Thursday, October 3, 2013

I'm a Grownup?? Really??

I know...it's a silly question coming from a 36 year old mother of 2. But the reality is that I haven't felt like a grownup, not much anyways. Yes, I have that autism thing to deal with but really, for the past 12, almost 13 years, I got to play, all day, every day! When Coby was first born, I got to stay home and play with him. When I went back to work once he turned 3, I worked as a Pre-K teaching assistant, and still got to play every day, at work, then at home with my boys. Now I'm home again, and I get to hang out with Liam, get down on the floor and play, go outside, sing, dance, and be silly. I'm loving every minute.

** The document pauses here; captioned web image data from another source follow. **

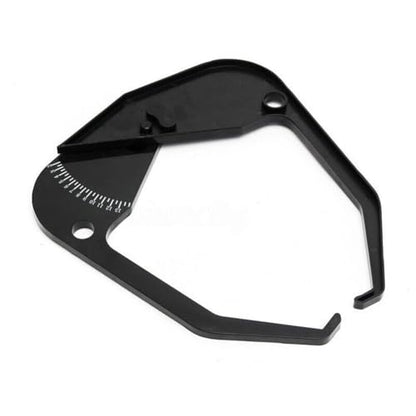 for Tire Balancer Rim Width Caliper, Portable Wheel Measuring with Bright White Numbers Accurate for Tire Width Measurement, Black Plastic Gauge 395x345mm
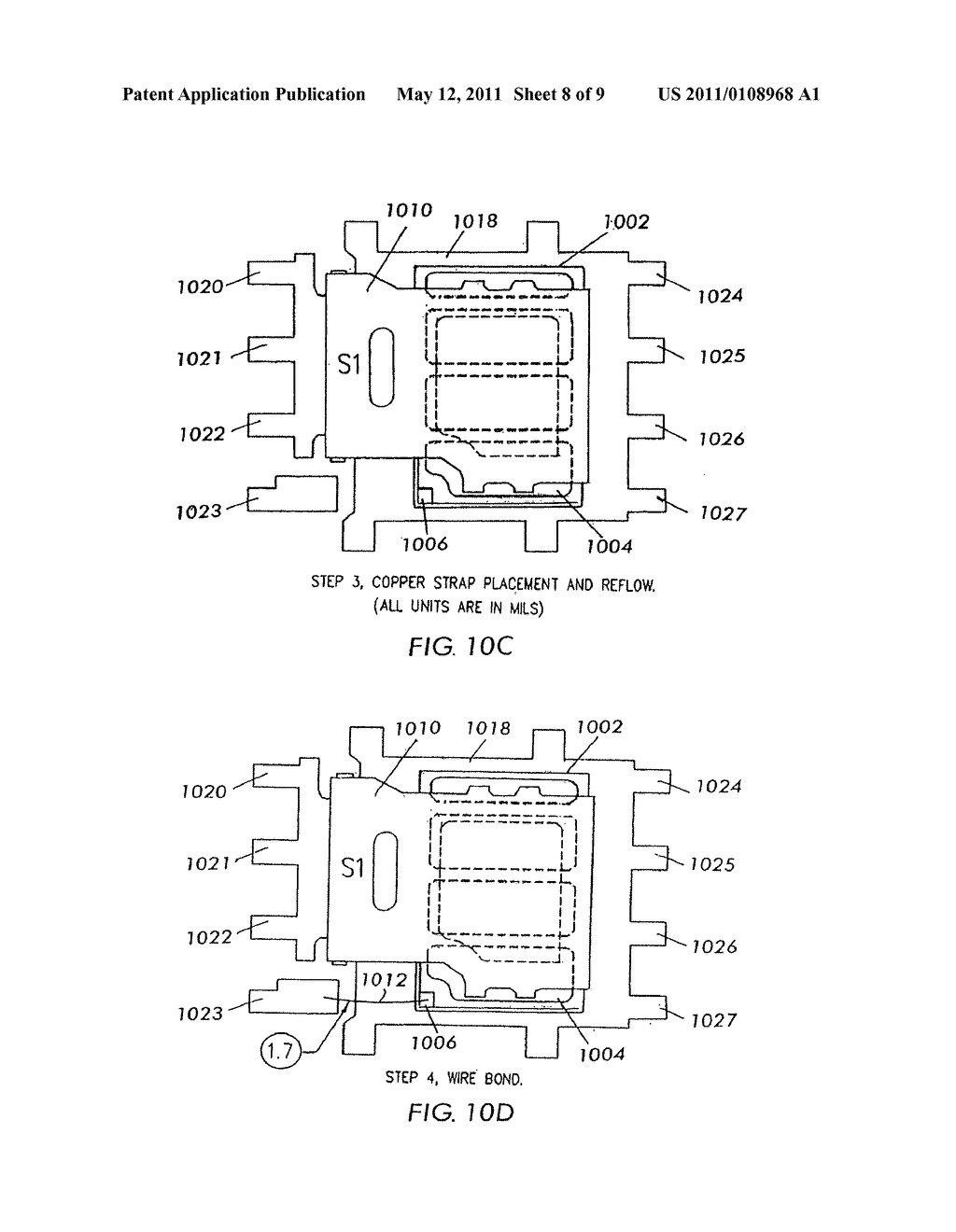 Semiconductor package with metal straps - diagram, schematic, and image 09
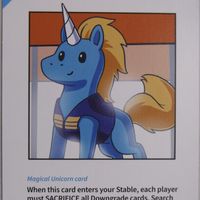Unstable Unicorns: Disaster Relief Unicorn Promo Card
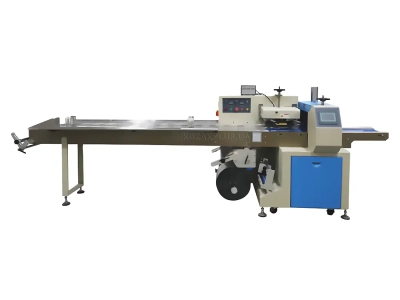 Горизонтальна пакувальна машина Flow-pack JY-280, нижня подача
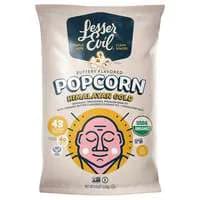LesserEvil Organic Buttery Flavor Himalayan Gold Popcorn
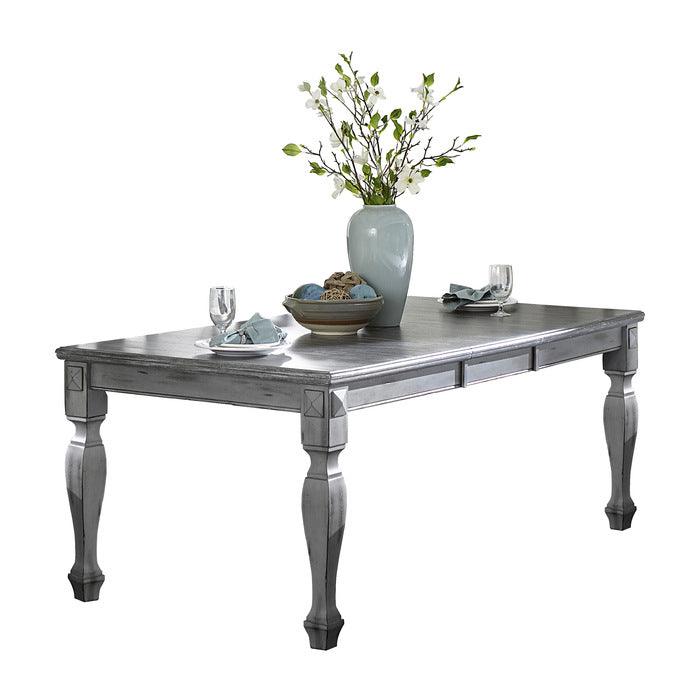 Fulbright Dining Table In Gray And Coffee 5520-78 | Homelegance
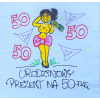 [Db19-50] Poduszka bawełniana Urodzinowy Prezent na 50-tkę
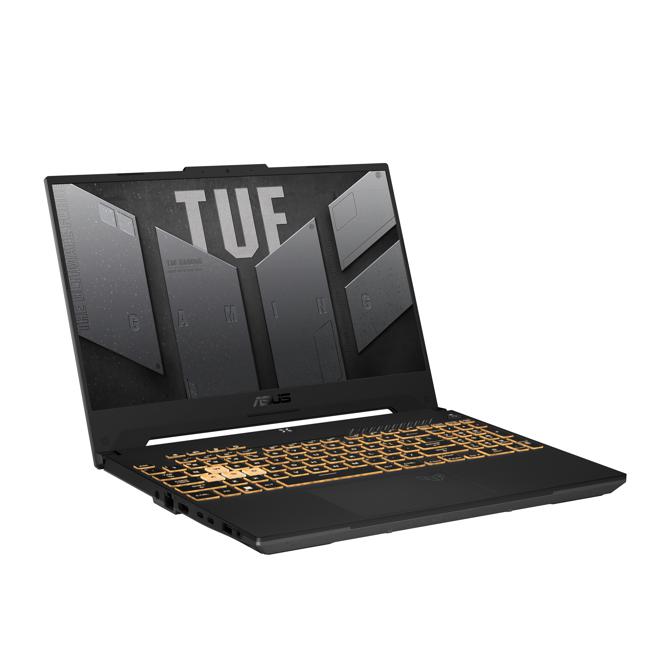 華碩TUF Gaming F15電競筆電，定價3萬9900起，購機即贈ASUS硬殼包。（華碩提供）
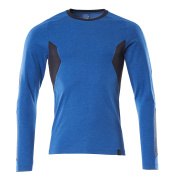 18381-959-91010 T-shirt, langærmet - azurblå/mørk marine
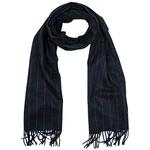 Joshua Ellis 1767 Kašmírový šál Joshua Ellis Chalk Stripe Scarf - Charcoal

But then it hits me. We are getting ready to go on a trip of a lifetime. We're going to Israel with 15 family members, to celebrate Coby's Bar Mitzvah. This is a right of passage. It's one of the most important days of my oldest son's life, a day which he has been preparing for for nearly a year. The next that will be as/more important will be his wedding day.  And as I sit and think about the amazing, talented, funny, brilliant, loving, and handsome man my son has become, I blush with pride. But really...he did all the hard work. I just had the pleasure of watching, observing, helping him along on his journey. 

So yeah, I guess having a son who is about to be Bar Mitzvah'd makes me a grownup, huh? But that's ok. I'll keep on having fun, playing, being silly, and being....mom. It's what keeps us young.